Retype the full listing below character for character, keeping its line breaks and blank lines.
※
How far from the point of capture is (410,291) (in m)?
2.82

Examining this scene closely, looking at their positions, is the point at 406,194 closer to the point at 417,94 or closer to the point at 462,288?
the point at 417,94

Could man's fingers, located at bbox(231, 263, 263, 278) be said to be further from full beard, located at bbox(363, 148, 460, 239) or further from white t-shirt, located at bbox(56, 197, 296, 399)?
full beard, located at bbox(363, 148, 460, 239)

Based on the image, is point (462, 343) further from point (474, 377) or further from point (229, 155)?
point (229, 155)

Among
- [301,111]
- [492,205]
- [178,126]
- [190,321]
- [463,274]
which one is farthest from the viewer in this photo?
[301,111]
※
* _OUTPUT BELOW_:
How far from the point of capture is (410,291) (in m)?
2.82

Examining this scene closely, looking at their positions, is the point at 406,194 closer to the point at 417,94 or closer to the point at 462,288?
the point at 417,94

Could man's fingers, located at bbox(231, 263, 263, 278) be said to be further from full beard, located at bbox(363, 148, 460, 239) or further from white t-shirt, located at bbox(56, 197, 296, 399)?
full beard, located at bbox(363, 148, 460, 239)

Based on the image, is point (462, 343) further from point (474, 377) or further from point (229, 155)?
point (229, 155)

Among
- [301,111]
- [492,205]
- [178,126]
- [190,321]
- [463,274]
which one is farthest from the viewer in this photo?
[301,111]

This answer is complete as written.